Il manifesto del Grand Prix 2016 del Festival di Angouleme
Il manifesto del Grand Prix 2016 del Festival di Angouleme

Angoulême (Francia), 6 gennaio 2016 -  Divampa la polemica nel mondo del fumetto: il "Festival International di Angoulême" (la più importante rassegna di fumetti in Europa e tra le principali al mondo che si tiene capoluogo della Charente, nella Francia centro-occidentale) viene accusato di "sessismo" per la scelta dei trenta autori in nomination per vincere il "Grand Prix (tutti maschi) e allora l'organizzazione fa marcia indietro annunciando l'allargamento della rosa con l'inserimento anche di autrici donne. 

Il Grand Prix du Festival d'Angoulême è il più prestigioso premio europeo (e non solo) per sceneggiatori e disegnatori di fumetti.
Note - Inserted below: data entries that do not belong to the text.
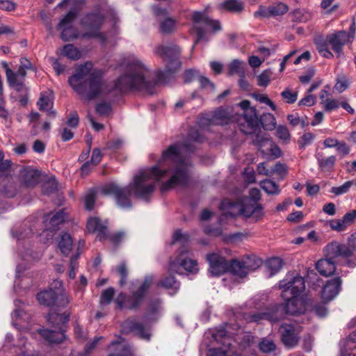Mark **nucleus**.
Segmentation results:
<instances>
[{
  "label": "nucleus",
  "mask_w": 356,
  "mask_h": 356,
  "mask_svg": "<svg viewBox=\"0 0 356 356\" xmlns=\"http://www.w3.org/2000/svg\"><path fill=\"white\" fill-rule=\"evenodd\" d=\"M115 290L113 288H108L104 290L102 293V297L100 300V303L102 305H109L114 296Z\"/></svg>",
  "instance_id": "nucleus-43"
},
{
  "label": "nucleus",
  "mask_w": 356,
  "mask_h": 356,
  "mask_svg": "<svg viewBox=\"0 0 356 356\" xmlns=\"http://www.w3.org/2000/svg\"><path fill=\"white\" fill-rule=\"evenodd\" d=\"M348 86V80L345 76L337 78V81L334 86V89L339 92H343Z\"/></svg>",
  "instance_id": "nucleus-58"
},
{
  "label": "nucleus",
  "mask_w": 356,
  "mask_h": 356,
  "mask_svg": "<svg viewBox=\"0 0 356 356\" xmlns=\"http://www.w3.org/2000/svg\"><path fill=\"white\" fill-rule=\"evenodd\" d=\"M212 337L215 341L222 343L224 348H210L208 353L209 356H238L225 349L227 346H230V343L229 342V339L227 336V332L224 328L217 330L216 332L212 334Z\"/></svg>",
  "instance_id": "nucleus-12"
},
{
  "label": "nucleus",
  "mask_w": 356,
  "mask_h": 356,
  "mask_svg": "<svg viewBox=\"0 0 356 356\" xmlns=\"http://www.w3.org/2000/svg\"><path fill=\"white\" fill-rule=\"evenodd\" d=\"M159 285L172 291V294L177 293L180 286V283L177 281L174 276L170 275L161 280Z\"/></svg>",
  "instance_id": "nucleus-30"
},
{
  "label": "nucleus",
  "mask_w": 356,
  "mask_h": 356,
  "mask_svg": "<svg viewBox=\"0 0 356 356\" xmlns=\"http://www.w3.org/2000/svg\"><path fill=\"white\" fill-rule=\"evenodd\" d=\"M111 346H116L115 350H117V353L115 354H111L108 356H125L127 355V349L124 343L118 341L112 342Z\"/></svg>",
  "instance_id": "nucleus-52"
},
{
  "label": "nucleus",
  "mask_w": 356,
  "mask_h": 356,
  "mask_svg": "<svg viewBox=\"0 0 356 356\" xmlns=\"http://www.w3.org/2000/svg\"><path fill=\"white\" fill-rule=\"evenodd\" d=\"M6 79L10 87L17 92L22 91L24 87V81L17 76L12 70H7Z\"/></svg>",
  "instance_id": "nucleus-28"
},
{
  "label": "nucleus",
  "mask_w": 356,
  "mask_h": 356,
  "mask_svg": "<svg viewBox=\"0 0 356 356\" xmlns=\"http://www.w3.org/2000/svg\"><path fill=\"white\" fill-rule=\"evenodd\" d=\"M37 104L40 111H48L49 108L51 107L52 102L49 97L44 95H41Z\"/></svg>",
  "instance_id": "nucleus-46"
},
{
  "label": "nucleus",
  "mask_w": 356,
  "mask_h": 356,
  "mask_svg": "<svg viewBox=\"0 0 356 356\" xmlns=\"http://www.w3.org/2000/svg\"><path fill=\"white\" fill-rule=\"evenodd\" d=\"M160 305L161 301L159 299L152 302L149 305L148 311L145 318H149L151 315L156 314L159 310Z\"/></svg>",
  "instance_id": "nucleus-63"
},
{
  "label": "nucleus",
  "mask_w": 356,
  "mask_h": 356,
  "mask_svg": "<svg viewBox=\"0 0 356 356\" xmlns=\"http://www.w3.org/2000/svg\"><path fill=\"white\" fill-rule=\"evenodd\" d=\"M272 176L274 174H277L281 178H283L288 172V168L286 165L280 162H277L275 165L271 168Z\"/></svg>",
  "instance_id": "nucleus-44"
},
{
  "label": "nucleus",
  "mask_w": 356,
  "mask_h": 356,
  "mask_svg": "<svg viewBox=\"0 0 356 356\" xmlns=\"http://www.w3.org/2000/svg\"><path fill=\"white\" fill-rule=\"evenodd\" d=\"M95 201V193L94 191H90L85 196V207L88 210H92L94 207Z\"/></svg>",
  "instance_id": "nucleus-53"
},
{
  "label": "nucleus",
  "mask_w": 356,
  "mask_h": 356,
  "mask_svg": "<svg viewBox=\"0 0 356 356\" xmlns=\"http://www.w3.org/2000/svg\"><path fill=\"white\" fill-rule=\"evenodd\" d=\"M276 135L280 140L288 142L290 138V134L285 126L280 125L276 128Z\"/></svg>",
  "instance_id": "nucleus-50"
},
{
  "label": "nucleus",
  "mask_w": 356,
  "mask_h": 356,
  "mask_svg": "<svg viewBox=\"0 0 356 356\" xmlns=\"http://www.w3.org/2000/svg\"><path fill=\"white\" fill-rule=\"evenodd\" d=\"M19 177L25 186L32 187L38 183L40 172L31 167H24L20 170Z\"/></svg>",
  "instance_id": "nucleus-21"
},
{
  "label": "nucleus",
  "mask_w": 356,
  "mask_h": 356,
  "mask_svg": "<svg viewBox=\"0 0 356 356\" xmlns=\"http://www.w3.org/2000/svg\"><path fill=\"white\" fill-rule=\"evenodd\" d=\"M62 54L63 56L72 60H78L81 58V52L72 44L64 46Z\"/></svg>",
  "instance_id": "nucleus-35"
},
{
  "label": "nucleus",
  "mask_w": 356,
  "mask_h": 356,
  "mask_svg": "<svg viewBox=\"0 0 356 356\" xmlns=\"http://www.w3.org/2000/svg\"><path fill=\"white\" fill-rule=\"evenodd\" d=\"M266 266L272 272L277 273L282 267V260L278 257H273L267 260Z\"/></svg>",
  "instance_id": "nucleus-37"
},
{
  "label": "nucleus",
  "mask_w": 356,
  "mask_h": 356,
  "mask_svg": "<svg viewBox=\"0 0 356 356\" xmlns=\"http://www.w3.org/2000/svg\"><path fill=\"white\" fill-rule=\"evenodd\" d=\"M76 16L77 13L75 10H70L58 24L57 29L60 31V38L63 41H70L79 37V31L73 26Z\"/></svg>",
  "instance_id": "nucleus-9"
},
{
  "label": "nucleus",
  "mask_w": 356,
  "mask_h": 356,
  "mask_svg": "<svg viewBox=\"0 0 356 356\" xmlns=\"http://www.w3.org/2000/svg\"><path fill=\"white\" fill-rule=\"evenodd\" d=\"M209 264V273L214 276L222 275L229 269L227 260L218 253H210L207 255Z\"/></svg>",
  "instance_id": "nucleus-15"
},
{
  "label": "nucleus",
  "mask_w": 356,
  "mask_h": 356,
  "mask_svg": "<svg viewBox=\"0 0 356 356\" xmlns=\"http://www.w3.org/2000/svg\"><path fill=\"white\" fill-rule=\"evenodd\" d=\"M314 136L309 132L305 133L303 136L298 140V145L300 148H304L306 145L310 144Z\"/></svg>",
  "instance_id": "nucleus-59"
},
{
  "label": "nucleus",
  "mask_w": 356,
  "mask_h": 356,
  "mask_svg": "<svg viewBox=\"0 0 356 356\" xmlns=\"http://www.w3.org/2000/svg\"><path fill=\"white\" fill-rule=\"evenodd\" d=\"M241 316L246 323H259L263 320L275 321L277 320L274 314L269 312H244L241 314Z\"/></svg>",
  "instance_id": "nucleus-22"
},
{
  "label": "nucleus",
  "mask_w": 356,
  "mask_h": 356,
  "mask_svg": "<svg viewBox=\"0 0 356 356\" xmlns=\"http://www.w3.org/2000/svg\"><path fill=\"white\" fill-rule=\"evenodd\" d=\"M184 149L193 151L186 145L174 144L164 150L158 165L139 171L133 181L127 187H120L115 183L108 184L101 189L104 195H113L119 207L130 208L131 193L144 200H149L155 190V182L167 179L162 182L161 191L165 192L177 186L186 185L189 180L188 168L190 162L184 159Z\"/></svg>",
  "instance_id": "nucleus-2"
},
{
  "label": "nucleus",
  "mask_w": 356,
  "mask_h": 356,
  "mask_svg": "<svg viewBox=\"0 0 356 356\" xmlns=\"http://www.w3.org/2000/svg\"><path fill=\"white\" fill-rule=\"evenodd\" d=\"M301 332L302 327L298 325L282 324L280 327L281 341L286 347L292 348L298 345Z\"/></svg>",
  "instance_id": "nucleus-11"
},
{
  "label": "nucleus",
  "mask_w": 356,
  "mask_h": 356,
  "mask_svg": "<svg viewBox=\"0 0 356 356\" xmlns=\"http://www.w3.org/2000/svg\"><path fill=\"white\" fill-rule=\"evenodd\" d=\"M242 208L243 204H241V200L237 201L225 200L220 204V209L224 211L226 215L231 216H242Z\"/></svg>",
  "instance_id": "nucleus-23"
},
{
  "label": "nucleus",
  "mask_w": 356,
  "mask_h": 356,
  "mask_svg": "<svg viewBox=\"0 0 356 356\" xmlns=\"http://www.w3.org/2000/svg\"><path fill=\"white\" fill-rule=\"evenodd\" d=\"M87 229L90 232H97V236L100 240L106 236V225L102 223L98 218H90L87 222Z\"/></svg>",
  "instance_id": "nucleus-24"
},
{
  "label": "nucleus",
  "mask_w": 356,
  "mask_h": 356,
  "mask_svg": "<svg viewBox=\"0 0 356 356\" xmlns=\"http://www.w3.org/2000/svg\"><path fill=\"white\" fill-rule=\"evenodd\" d=\"M355 23L353 22L348 33L341 31L330 34L327 36L326 41L332 46L334 51L339 52L345 44L353 41L355 38Z\"/></svg>",
  "instance_id": "nucleus-10"
},
{
  "label": "nucleus",
  "mask_w": 356,
  "mask_h": 356,
  "mask_svg": "<svg viewBox=\"0 0 356 356\" xmlns=\"http://www.w3.org/2000/svg\"><path fill=\"white\" fill-rule=\"evenodd\" d=\"M271 72L270 70H264L258 76V85L262 87H266L269 82L271 76Z\"/></svg>",
  "instance_id": "nucleus-48"
},
{
  "label": "nucleus",
  "mask_w": 356,
  "mask_h": 356,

Si tratta di una sorta di premio alla carriera che, a dire il vero, non è mai stato molto prodigo di soddisfazioni per le autrici: in 42 edizioni l'unica donna a vincerlo è stata Florence Cestac nel 2000.  Nella rosa dei "nominati" per l'edizione 2016 del Festival (in programma dal 28 al 31 gennaio, comunque, non c'è nemmeno una donna e questo ha scatenato prima l'ira di un "Collettivo delle creatrici di fumetti contro il sessismo" e poi di molti autori, esperti e appassionati di bande dessinée (come i francesi chiamano il fumetto) che sul web si sono scatenati con interventi sui siti, sui blog, su twitter e sulle pagine Facebook. Una rivolta che diventa clamorosa quando alcuni dei nominati rinunciano per solidarietà con le colleghe e tra questi il nome più clamoroso è quello di Milo Manara che annuncia su Facebook la sua decisione.

 

Compte tenu de l'importance que les femmes ont eu dans ma vie artistique (et dans ma vie tout court) et du fait que j'ai...

Posted by Milo Manara on  Mercoledì 6 gennaio 2016

Altri nomi di "nominati" che annunciano la loro rinuncia sono quelli di Joann Sfar, Riadd Sattouf, Daniel Clowes, Charles Burns e Etienne Davodeau. Una rivolta che spinge l'organizzazione del Festival a una clamorosa marcia indietro con un comunicato ufficiale in cui si difende la scelta della selezione, come una scelta che rispecchia la situuazione ("Il festival ama le donne, ma non può riscrivere la storia del fumetto", scrivono gli organizzatori) e si respingono le accuse di sessismo, ma poi si annuncia la decisione di venire incontro alle proteste: "Senza rimuovere altri nomi, aggiungeremo nuovi nomi di altre autrici alla lista dei candidati per il titolo del Grand Prix 2016".

Insomma, una bufera che sembra sul punto di placarsi, ma in attesa di conoscere i nomi delle autrici aggiunte alla lista dei "nominati", è chiaro che questa polemica lascerà il segno e non si fermerà certo qui.